The benefits of mindfulness have been relevant for millennia, but never as much as today. One meditation teacher I worked with described meditation; considered the most direct route to mindfulness, as solvent for the ego. Who doesn’t know a leader that could use a healthy does of solvent for their ego (really couldn’t we all)?
That greater awareness cultivates the ability to step back from a situation or system be that your own ego, your own organization, or your own family. How do you cultivate mindfulness? A full discussion of that may well be beyond this article but simple, secular mediation is the most basic and direct approach.
Innovation and entrepreneurship: Mark Peters, CEO and President of Butterball Farms, Inc., has been a bold social entrepreneur who reframed the role of businesses in doing social good in communities through his highly innovative social entrepreneurial program The Source. This program has reframed how (family) business leaders can help develop the talent, careers, and lives of people in the state of Michigan and has become a model the state and federal government are very interested in replicating. Mark is a life-long learner, meditator, and creates time daily for reflection.

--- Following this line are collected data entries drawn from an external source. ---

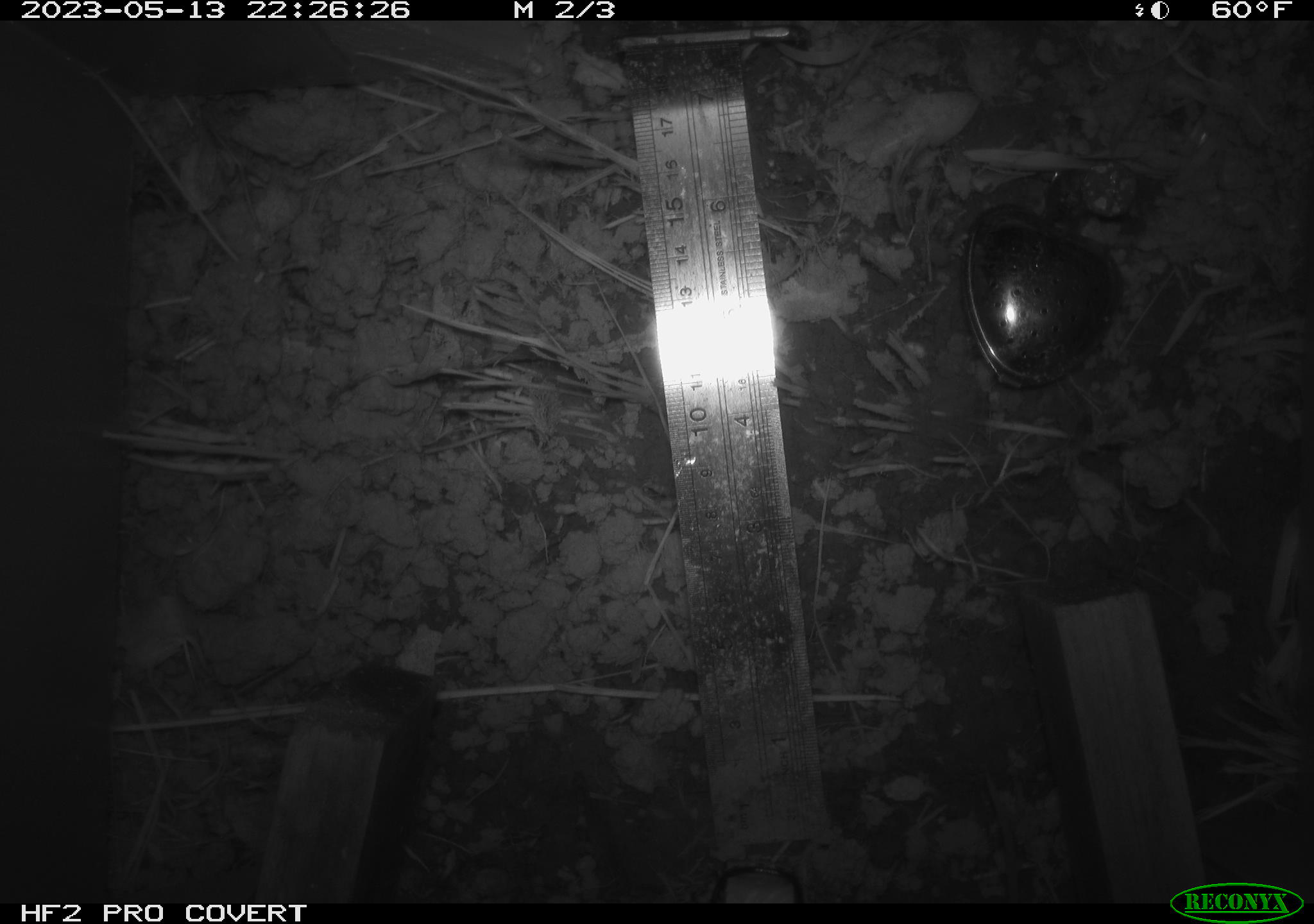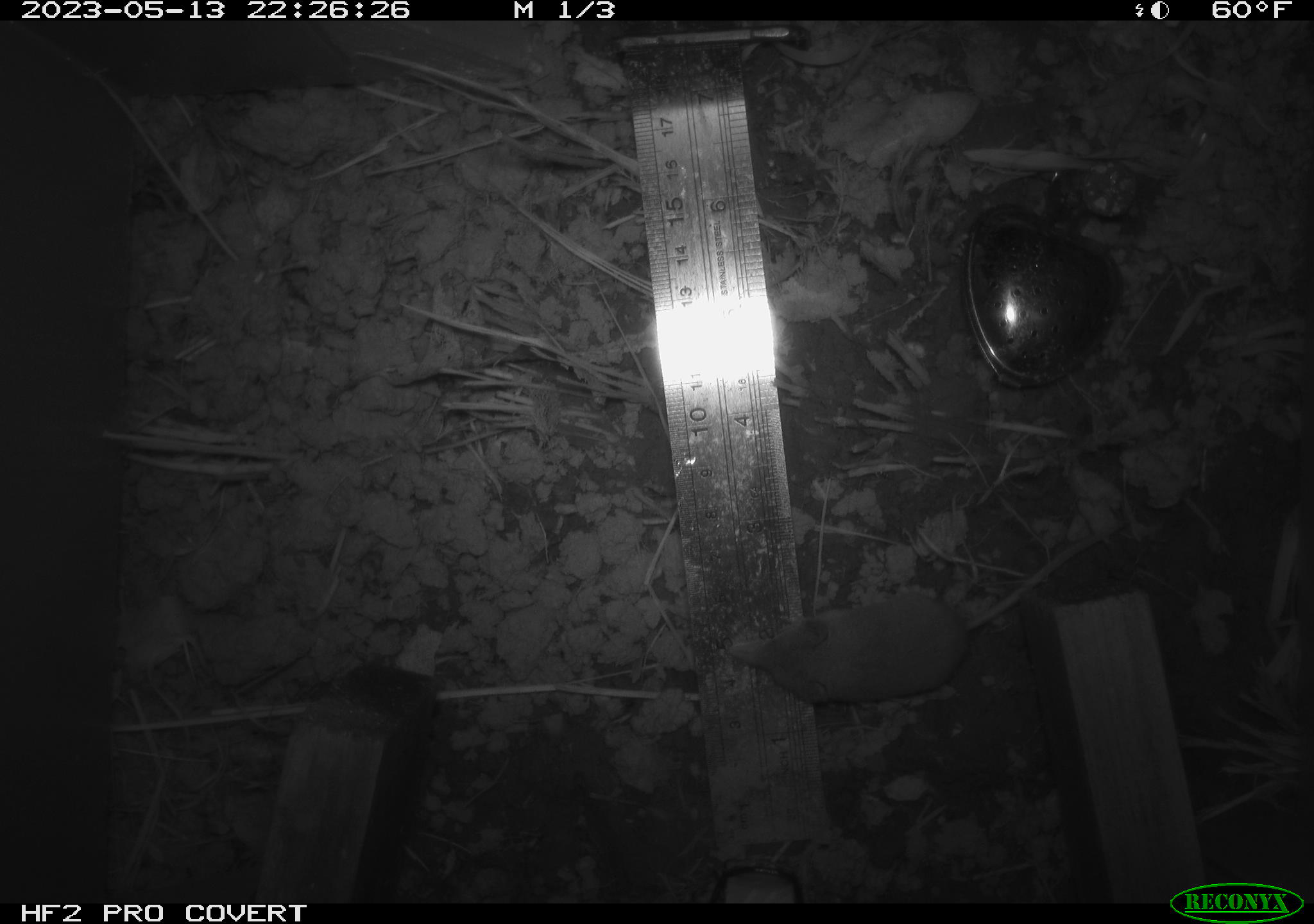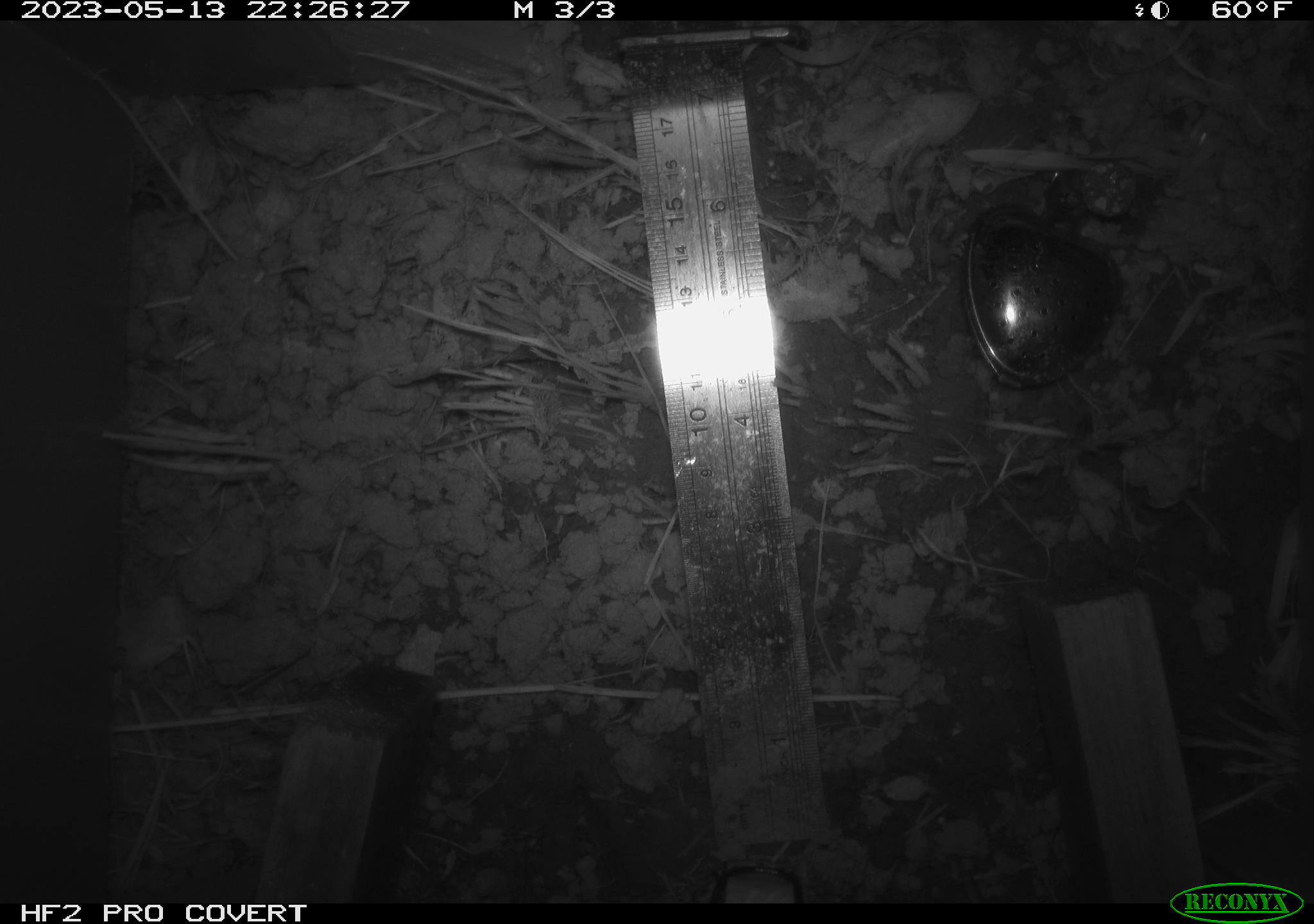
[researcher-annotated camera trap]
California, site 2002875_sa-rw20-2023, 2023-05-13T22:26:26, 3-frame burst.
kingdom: Animalia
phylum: Chordata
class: Mammalia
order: Eulipotyphla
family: Soricidae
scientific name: Soricidae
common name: shrews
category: soricidae family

If Family Enterprise is a mindset, then being more mindful seems fundamental to this effort. Everyone, especially the leadership needs to have an ongoing practice. Then analogous to getting in shape, this needs to be ongoing. It helps to start with an assessment, ongoing benchmarks, and stated goals (both process and outcomes). What better place to combine these essential elements of life: innovation and intimacy?
Redefining shareholder value to shareholder values: The Luck Stone Company has invested a decade of adopting values-based leadership and seeks to develop its people. This work has led to the creation of their leadership institute which champions mindfulness for everyone both inside and outside the Luck Company. Their company mission is “Igniting Potential”. They are driven by why, by doing good to do well, and have a culture where the values drive the numbers- not vice a versa.
As the world becomes more complex our leaders will have to be more evolved, more mindful. Family enterprises will always be more complex by their very nature. Thus if you as a leader aren’t cultivating your awareness with a mindfulness practice, you are missing out on a way to help yourself, your family, and your enterprises.
FACT: Family Enterprise an emerging model
This is an evolving term that families, practitioners, and scholars will help define, but my perspective is that family enterprise is a mindset that puts greater emphasis on the family being aligned, cohesive and developing a practice to be more agile in dealing with the challenges facing all its enterprises (be it a family office, a foundation, and/or multiple businesses). The mindset will shift the emphasis from the business to the family and seek to capitalize the family’s involvement to make it a strategic and cultural advantage. Research shows that the top 5% of leaders tend to have a daily reflective practice.
FACT: White space and reflection for innovation and intimacy.
Ori Brafman, author of The Chaos Imperative puts forth that one of the three aspects of creating an innovative culture is white space that he defines as time to reflect. White space is vital to creating, which is what innovation is: creating change that creates value. Perhaps even more important is reflection and being present. Intimacy requires that you be present. Reflection is how we put meaning to our lives.